Yesterday, one year after the banking collapse, Fed Chairman Ben S. Bernanke said during a forum at the Brookings Institution that the recession was “very likely over at this point.” The unemployment rate, he added, could and probably would still rise for many months—making the economy feel sluggish even though the worst, technically speaking, was behind us.

That same kind of hopeful cynicism was in evidence at this year’s IBC show, which came to an end yesterday. During my booth appointments at the show, talk of new products quickly led to talk of business in general. The news was good, if guarded: product orders and RFPs for installations are on the way back up, but most agreed that customers’ budgets were only slowly inching back toward their previous levels of abandon. The traffic in the RAI Convention Center halls, on the other hand, was down—officially only 7% off last year’s attendance.

Some exhibitors, like Echolab, were still feeling flush from orders at NAB for Atem, an affordable 1 M/E switcher, now shipping, that accepts just about any source signal and has a growing appeal for corporate, church and event production facilities. Many of Echolab’s traditional broadcast customers, President Nigel Spratling told me, are reeling from flattened budgets and therefore wary of investing right now in larger systems.

GIVEN INSTRUCTION 1 = Return the section of the IBC show passage that runs from "Some exhibitors, like" up to and including "in larger systems.", copied word for word.

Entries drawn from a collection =
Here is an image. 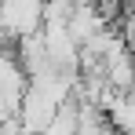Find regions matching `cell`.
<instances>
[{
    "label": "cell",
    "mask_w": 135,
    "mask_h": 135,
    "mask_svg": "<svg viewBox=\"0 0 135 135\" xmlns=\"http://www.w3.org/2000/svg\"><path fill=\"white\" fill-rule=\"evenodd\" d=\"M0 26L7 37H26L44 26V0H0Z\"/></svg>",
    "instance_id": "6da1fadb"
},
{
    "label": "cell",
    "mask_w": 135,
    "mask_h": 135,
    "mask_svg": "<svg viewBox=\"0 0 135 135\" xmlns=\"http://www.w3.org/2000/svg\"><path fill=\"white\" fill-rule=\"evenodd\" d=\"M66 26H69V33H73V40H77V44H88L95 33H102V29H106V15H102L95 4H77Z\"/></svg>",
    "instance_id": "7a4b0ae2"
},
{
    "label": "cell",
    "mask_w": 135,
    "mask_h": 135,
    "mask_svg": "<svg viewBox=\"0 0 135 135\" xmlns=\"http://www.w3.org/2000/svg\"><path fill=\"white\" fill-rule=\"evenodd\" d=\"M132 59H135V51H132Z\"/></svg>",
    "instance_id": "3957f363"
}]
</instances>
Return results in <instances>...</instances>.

GIVEN INSTRUCTION 2 = Collect each line of the rows that contains the string "instances". Case counts.

WORKED ANSWER 1 =
Some exhibitors, like Echolab, were still feeling flush from orders at NAB for Atem, an affordable 1 M/E switcher, now shipping, that accepts just about any source signal and has a growing appeal for corporate, church and event production facilities. Many of Echolab’s traditional broadcast customers, President Nigel Spratling told me, are reeling from flattened budgets and therefore wary of investing right now in larger systems.

WORKED ANSWER 2 =
<instances>
</instances>
Return results in <instances>...</instances>.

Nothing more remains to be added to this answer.